• Challenge: Print the text of every row below word for word, leaving out the pictures.

• Supplied records:
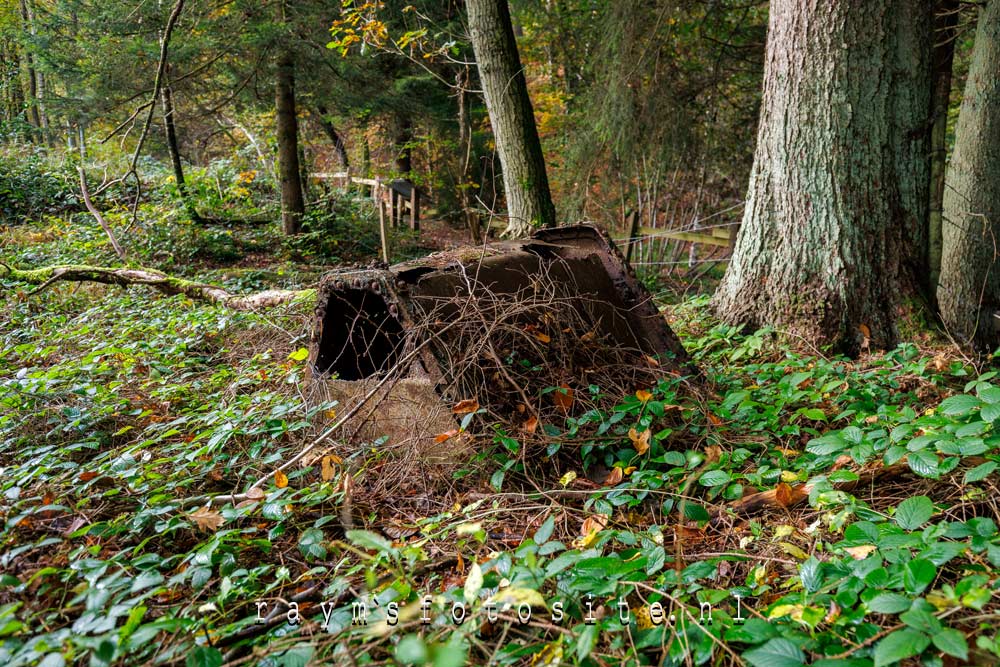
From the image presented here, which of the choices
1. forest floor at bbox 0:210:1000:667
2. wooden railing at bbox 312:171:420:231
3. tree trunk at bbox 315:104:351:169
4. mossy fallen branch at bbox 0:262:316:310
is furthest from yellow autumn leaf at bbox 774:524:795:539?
tree trunk at bbox 315:104:351:169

• The output:
From the image presented here, which of the choices
1. forest floor at bbox 0:210:1000:667
2. wooden railing at bbox 312:171:420:231
3. tree trunk at bbox 315:104:351:169
4. mossy fallen branch at bbox 0:262:316:310
is furthest from yellow autumn leaf at bbox 774:524:795:539?
tree trunk at bbox 315:104:351:169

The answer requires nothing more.